He does complicated tech support for Cisco systems and is the top of chain for customers who need tech support. He spends all day, every day on the phone with partners and clients that are having major issues. It's very stressful.
I do think it's funny that he can fix issues with the computer networks at NASA, AT&T and NORAD, but he can't make simple chit chat with my mom or friends. He's much better in person.
Maybe the wife is jealous of y'all talking together or perhaps the cousin thinks you'd rather talk "wimin" stuff with his wife.
|Posted: 11/12/2013 1:48:23 AM|
He is in Sparks Nevada (right outside of Reno) now and I live in Arizona. Health wise and finance wise I just can't make it up there. They will both call though if something big happens sometimes. I do text him every once in awhile too.

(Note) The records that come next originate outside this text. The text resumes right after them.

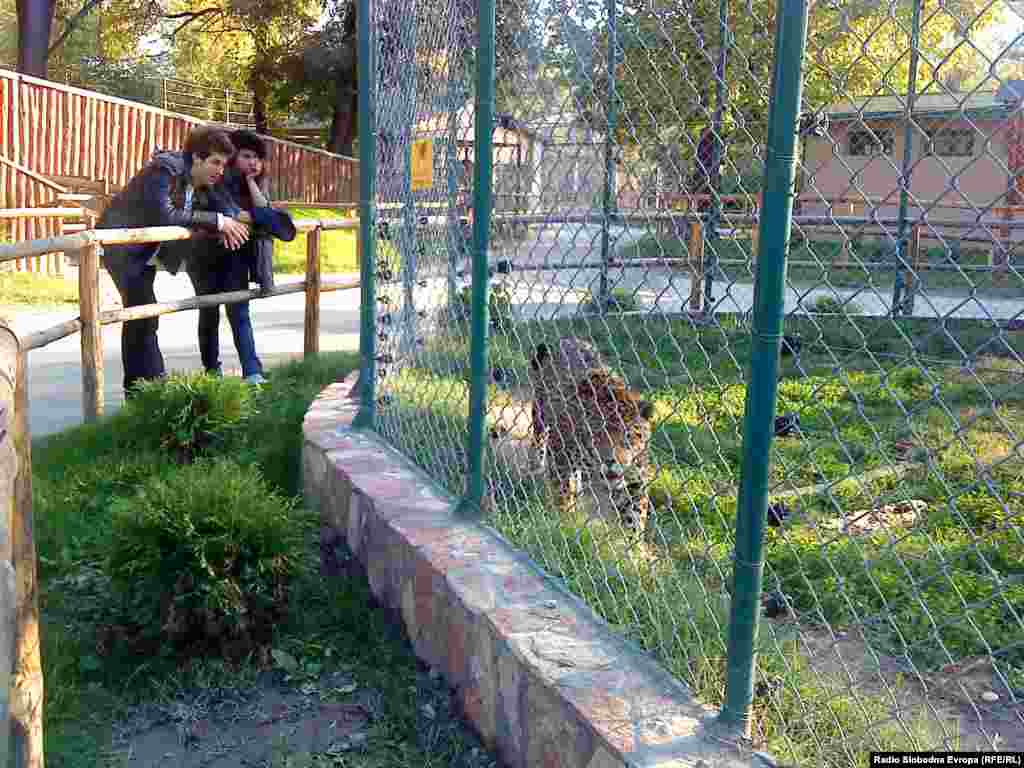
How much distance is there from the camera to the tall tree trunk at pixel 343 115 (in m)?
26.6

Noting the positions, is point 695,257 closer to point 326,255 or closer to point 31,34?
point 326,255

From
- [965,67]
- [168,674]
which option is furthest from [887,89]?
[168,674]

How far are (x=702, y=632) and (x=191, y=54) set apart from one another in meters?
37.0

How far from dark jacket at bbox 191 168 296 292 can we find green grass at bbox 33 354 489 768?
4.69ft

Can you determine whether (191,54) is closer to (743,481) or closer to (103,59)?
(103,59)

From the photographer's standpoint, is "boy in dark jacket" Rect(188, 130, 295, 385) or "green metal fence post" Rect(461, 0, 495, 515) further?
"boy in dark jacket" Rect(188, 130, 295, 385)

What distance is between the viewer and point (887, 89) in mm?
1820

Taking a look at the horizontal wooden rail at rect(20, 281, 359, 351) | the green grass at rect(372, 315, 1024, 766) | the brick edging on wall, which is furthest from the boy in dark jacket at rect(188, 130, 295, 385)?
the brick edging on wall

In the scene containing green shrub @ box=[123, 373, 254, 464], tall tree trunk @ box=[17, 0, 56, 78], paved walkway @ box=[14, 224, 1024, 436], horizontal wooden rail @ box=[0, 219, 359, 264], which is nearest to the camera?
paved walkway @ box=[14, 224, 1024, 436]

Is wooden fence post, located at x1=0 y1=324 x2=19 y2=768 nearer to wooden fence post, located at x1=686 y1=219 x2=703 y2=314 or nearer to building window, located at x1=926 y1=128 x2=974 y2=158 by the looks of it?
wooden fence post, located at x1=686 y1=219 x2=703 y2=314

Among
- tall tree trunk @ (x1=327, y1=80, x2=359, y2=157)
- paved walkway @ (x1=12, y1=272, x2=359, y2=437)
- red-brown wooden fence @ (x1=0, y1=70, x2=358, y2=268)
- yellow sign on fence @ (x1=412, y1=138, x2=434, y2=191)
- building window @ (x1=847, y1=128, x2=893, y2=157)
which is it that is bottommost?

I love his wife so I am really blessed there. She hasn't ever acted jealous at all when we do talk on the phone. I am missing his baptism this week so I am sad about that. I know he is busy and has work a lot but it's just hard. He will call and talk to his dad. Ironically to talk to his dad you have to talk to his dad's girlfriend. Maybe he just learned that it's done like that. I do genuinely enjoy talking to his wife so I eel blessed there. It would be a lot harder if I didn't like her. They use to live in St George so I visited a lot and I am grateful to have those awesome memories! I think I will ask to talk to him next time. On Sunday his wife said that he says hello. It's just different though than hearing it from him. My cousin is super laid back and hilarious. I think it's harder for me because he is my only family. It may be different when I am married and have kids but right now I just miss him!